● AIM
Exactly and only the lines from the one with "Where does [left=1257, top=319, right=1288, bottom=451]: white" through the end of the listing are to be transcribed, both ends included.

● DATA TO PROCESS

——

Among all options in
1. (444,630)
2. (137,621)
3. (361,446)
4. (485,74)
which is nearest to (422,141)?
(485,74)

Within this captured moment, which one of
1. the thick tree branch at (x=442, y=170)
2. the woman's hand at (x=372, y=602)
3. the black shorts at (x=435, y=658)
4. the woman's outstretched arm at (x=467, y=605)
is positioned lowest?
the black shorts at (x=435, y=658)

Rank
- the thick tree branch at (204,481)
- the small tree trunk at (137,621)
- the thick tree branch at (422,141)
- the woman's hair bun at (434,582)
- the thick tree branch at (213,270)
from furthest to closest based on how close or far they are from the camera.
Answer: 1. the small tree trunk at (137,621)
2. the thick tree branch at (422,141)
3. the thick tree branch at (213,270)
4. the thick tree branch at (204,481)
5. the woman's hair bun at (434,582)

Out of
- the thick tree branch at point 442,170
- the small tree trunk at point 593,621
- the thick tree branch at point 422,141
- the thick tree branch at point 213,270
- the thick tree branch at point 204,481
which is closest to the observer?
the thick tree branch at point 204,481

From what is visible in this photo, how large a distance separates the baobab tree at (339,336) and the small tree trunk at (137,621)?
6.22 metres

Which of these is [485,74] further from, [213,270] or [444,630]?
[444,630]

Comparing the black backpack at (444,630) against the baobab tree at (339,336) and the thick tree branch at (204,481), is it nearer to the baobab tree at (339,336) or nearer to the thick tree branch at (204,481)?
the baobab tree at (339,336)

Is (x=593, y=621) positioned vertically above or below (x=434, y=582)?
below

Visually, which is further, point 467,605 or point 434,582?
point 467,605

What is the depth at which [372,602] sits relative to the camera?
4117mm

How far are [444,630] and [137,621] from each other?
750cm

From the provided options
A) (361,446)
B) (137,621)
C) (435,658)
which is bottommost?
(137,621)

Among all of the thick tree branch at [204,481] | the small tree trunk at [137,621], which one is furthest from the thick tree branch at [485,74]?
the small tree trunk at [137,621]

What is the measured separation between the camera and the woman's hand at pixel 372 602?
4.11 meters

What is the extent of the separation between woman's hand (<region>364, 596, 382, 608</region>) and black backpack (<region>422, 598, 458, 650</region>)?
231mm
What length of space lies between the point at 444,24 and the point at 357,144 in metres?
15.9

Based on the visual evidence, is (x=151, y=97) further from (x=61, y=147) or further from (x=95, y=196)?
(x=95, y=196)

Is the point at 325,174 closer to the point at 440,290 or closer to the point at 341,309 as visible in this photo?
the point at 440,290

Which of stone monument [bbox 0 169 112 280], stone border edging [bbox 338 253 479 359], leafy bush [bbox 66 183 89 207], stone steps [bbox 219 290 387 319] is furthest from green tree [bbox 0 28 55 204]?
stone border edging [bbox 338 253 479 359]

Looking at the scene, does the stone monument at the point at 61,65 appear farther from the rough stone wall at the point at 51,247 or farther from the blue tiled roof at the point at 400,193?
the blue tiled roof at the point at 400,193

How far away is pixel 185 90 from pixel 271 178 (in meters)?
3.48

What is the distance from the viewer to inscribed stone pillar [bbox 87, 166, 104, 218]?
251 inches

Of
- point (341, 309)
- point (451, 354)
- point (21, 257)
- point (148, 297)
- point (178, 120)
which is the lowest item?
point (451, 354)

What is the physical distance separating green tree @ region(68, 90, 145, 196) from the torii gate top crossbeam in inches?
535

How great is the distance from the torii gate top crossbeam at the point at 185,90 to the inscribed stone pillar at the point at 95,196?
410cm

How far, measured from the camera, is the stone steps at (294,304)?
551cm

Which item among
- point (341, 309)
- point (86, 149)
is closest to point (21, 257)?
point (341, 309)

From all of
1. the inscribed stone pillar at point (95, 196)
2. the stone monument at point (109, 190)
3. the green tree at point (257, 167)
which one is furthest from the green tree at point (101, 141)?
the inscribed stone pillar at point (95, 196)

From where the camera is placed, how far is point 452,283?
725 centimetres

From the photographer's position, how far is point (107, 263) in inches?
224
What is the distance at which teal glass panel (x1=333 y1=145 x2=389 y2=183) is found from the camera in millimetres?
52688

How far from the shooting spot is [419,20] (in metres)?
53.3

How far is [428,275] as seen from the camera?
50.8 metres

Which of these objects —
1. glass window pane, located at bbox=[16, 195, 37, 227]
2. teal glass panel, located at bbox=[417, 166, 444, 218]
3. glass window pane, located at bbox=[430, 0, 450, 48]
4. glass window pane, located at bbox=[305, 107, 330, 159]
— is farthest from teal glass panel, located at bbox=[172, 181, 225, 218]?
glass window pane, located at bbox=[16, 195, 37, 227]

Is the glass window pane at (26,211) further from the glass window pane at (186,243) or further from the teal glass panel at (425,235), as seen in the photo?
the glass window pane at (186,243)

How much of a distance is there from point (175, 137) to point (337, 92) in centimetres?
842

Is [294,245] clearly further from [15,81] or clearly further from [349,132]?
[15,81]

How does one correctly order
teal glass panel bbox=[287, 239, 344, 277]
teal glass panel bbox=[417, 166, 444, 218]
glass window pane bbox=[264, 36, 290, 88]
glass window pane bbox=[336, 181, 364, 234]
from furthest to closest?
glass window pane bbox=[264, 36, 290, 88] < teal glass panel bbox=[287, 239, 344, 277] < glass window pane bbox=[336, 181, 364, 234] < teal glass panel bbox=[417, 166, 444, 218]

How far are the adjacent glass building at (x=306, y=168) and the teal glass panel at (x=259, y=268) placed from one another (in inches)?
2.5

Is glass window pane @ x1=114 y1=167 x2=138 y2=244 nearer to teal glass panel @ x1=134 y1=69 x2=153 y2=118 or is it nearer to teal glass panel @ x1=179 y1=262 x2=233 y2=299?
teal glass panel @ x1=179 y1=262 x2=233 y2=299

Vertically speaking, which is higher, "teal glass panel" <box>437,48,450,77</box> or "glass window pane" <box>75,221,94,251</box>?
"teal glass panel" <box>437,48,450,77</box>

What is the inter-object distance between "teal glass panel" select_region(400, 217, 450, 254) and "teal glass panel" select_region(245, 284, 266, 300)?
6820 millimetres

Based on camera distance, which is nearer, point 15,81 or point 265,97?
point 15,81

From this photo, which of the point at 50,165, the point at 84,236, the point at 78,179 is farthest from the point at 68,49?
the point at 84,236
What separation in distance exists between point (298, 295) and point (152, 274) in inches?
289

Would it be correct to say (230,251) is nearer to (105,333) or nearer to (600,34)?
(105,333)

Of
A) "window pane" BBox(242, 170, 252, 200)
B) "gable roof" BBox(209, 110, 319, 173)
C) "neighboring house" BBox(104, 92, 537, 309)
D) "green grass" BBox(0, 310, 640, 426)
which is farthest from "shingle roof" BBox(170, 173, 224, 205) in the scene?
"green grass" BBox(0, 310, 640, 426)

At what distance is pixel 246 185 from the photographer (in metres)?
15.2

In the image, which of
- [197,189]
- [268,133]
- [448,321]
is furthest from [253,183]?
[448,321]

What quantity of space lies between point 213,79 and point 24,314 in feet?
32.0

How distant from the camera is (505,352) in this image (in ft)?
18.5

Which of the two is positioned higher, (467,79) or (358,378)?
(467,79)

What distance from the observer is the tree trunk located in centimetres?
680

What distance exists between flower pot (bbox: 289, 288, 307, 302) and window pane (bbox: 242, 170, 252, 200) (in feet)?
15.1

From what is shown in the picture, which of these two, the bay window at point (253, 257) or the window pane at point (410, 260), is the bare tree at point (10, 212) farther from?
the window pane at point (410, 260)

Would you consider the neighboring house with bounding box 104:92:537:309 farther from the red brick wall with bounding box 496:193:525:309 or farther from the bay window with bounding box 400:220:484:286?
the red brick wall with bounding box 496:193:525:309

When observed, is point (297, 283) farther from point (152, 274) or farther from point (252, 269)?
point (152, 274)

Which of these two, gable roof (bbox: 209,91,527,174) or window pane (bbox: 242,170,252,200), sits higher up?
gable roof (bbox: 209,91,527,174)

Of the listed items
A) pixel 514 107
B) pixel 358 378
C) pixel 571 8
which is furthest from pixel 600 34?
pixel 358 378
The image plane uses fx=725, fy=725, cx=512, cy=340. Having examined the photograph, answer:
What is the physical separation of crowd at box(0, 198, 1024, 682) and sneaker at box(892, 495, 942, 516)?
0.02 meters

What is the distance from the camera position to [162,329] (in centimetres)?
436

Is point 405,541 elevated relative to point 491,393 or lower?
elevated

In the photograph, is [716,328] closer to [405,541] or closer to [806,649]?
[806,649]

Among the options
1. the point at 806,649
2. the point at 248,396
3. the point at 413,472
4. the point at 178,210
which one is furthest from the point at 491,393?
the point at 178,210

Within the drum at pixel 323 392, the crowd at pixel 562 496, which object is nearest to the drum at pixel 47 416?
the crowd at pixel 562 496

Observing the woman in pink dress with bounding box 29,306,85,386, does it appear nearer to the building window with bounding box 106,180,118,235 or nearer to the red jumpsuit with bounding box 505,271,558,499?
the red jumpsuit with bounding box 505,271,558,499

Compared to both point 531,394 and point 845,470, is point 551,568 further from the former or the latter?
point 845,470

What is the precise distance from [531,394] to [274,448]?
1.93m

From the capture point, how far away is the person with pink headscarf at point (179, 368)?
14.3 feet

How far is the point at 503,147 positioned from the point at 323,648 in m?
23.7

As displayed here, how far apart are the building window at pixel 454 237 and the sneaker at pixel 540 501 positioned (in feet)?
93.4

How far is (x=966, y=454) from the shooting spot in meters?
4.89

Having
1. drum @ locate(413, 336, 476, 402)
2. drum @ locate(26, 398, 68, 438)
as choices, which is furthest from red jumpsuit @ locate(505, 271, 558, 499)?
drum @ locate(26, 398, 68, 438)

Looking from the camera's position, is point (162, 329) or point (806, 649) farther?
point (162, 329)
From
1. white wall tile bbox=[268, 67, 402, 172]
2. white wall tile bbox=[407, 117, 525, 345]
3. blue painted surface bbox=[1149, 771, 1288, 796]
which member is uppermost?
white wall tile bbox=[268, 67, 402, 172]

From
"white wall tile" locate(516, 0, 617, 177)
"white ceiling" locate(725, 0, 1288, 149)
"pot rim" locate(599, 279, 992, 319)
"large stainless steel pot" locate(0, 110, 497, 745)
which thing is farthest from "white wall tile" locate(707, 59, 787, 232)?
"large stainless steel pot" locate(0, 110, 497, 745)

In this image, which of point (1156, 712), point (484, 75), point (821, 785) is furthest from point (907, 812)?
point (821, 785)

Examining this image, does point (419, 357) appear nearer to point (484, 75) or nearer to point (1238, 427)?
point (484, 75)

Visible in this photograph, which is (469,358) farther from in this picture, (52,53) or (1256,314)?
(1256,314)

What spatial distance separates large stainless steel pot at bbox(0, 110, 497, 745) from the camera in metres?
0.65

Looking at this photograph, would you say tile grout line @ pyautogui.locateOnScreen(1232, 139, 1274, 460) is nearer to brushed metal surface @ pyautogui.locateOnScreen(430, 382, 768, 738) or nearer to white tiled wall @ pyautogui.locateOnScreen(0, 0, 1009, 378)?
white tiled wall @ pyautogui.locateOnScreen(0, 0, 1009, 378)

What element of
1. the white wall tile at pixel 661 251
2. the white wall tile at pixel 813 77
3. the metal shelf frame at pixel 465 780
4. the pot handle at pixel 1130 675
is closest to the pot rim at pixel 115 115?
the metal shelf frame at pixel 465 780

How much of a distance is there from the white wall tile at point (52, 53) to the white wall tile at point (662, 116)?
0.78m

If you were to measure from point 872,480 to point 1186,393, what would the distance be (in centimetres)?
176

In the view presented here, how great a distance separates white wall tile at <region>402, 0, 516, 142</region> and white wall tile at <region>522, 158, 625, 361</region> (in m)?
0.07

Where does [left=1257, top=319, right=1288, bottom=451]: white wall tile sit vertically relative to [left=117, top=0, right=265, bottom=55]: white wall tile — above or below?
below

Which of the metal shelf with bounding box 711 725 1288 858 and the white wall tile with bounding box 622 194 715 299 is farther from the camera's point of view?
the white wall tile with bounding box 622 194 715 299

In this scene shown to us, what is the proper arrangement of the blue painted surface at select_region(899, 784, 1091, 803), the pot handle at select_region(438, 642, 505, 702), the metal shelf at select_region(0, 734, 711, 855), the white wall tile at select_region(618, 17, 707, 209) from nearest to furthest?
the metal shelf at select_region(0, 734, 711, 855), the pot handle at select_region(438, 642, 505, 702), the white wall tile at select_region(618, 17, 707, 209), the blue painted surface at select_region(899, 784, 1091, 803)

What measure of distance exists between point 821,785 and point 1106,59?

——

● TASK RESPONSE
Where does [left=1257, top=319, right=1288, bottom=451]: white wall tile sit vertically relative to [left=117, top=0, right=265, bottom=55]: white wall tile — above or below?
below

Which of the metal shelf with bounding box 711 725 1288 858 and the white wall tile with bounding box 622 194 715 299 is farther from the camera's point of view?
the white wall tile with bounding box 622 194 715 299

In this scene shown to us, what is the proper arrangement of the blue painted surface at select_region(899, 784, 1091, 803), the pot handle at select_region(438, 642, 505, 702), the metal shelf at select_region(0, 734, 711, 855), the white wall tile at select_region(618, 17, 707, 209) from nearest to furthest?
the metal shelf at select_region(0, 734, 711, 855), the pot handle at select_region(438, 642, 505, 702), the white wall tile at select_region(618, 17, 707, 209), the blue painted surface at select_region(899, 784, 1091, 803)

What measure of distance exists between point 821,785 and point 1106,59?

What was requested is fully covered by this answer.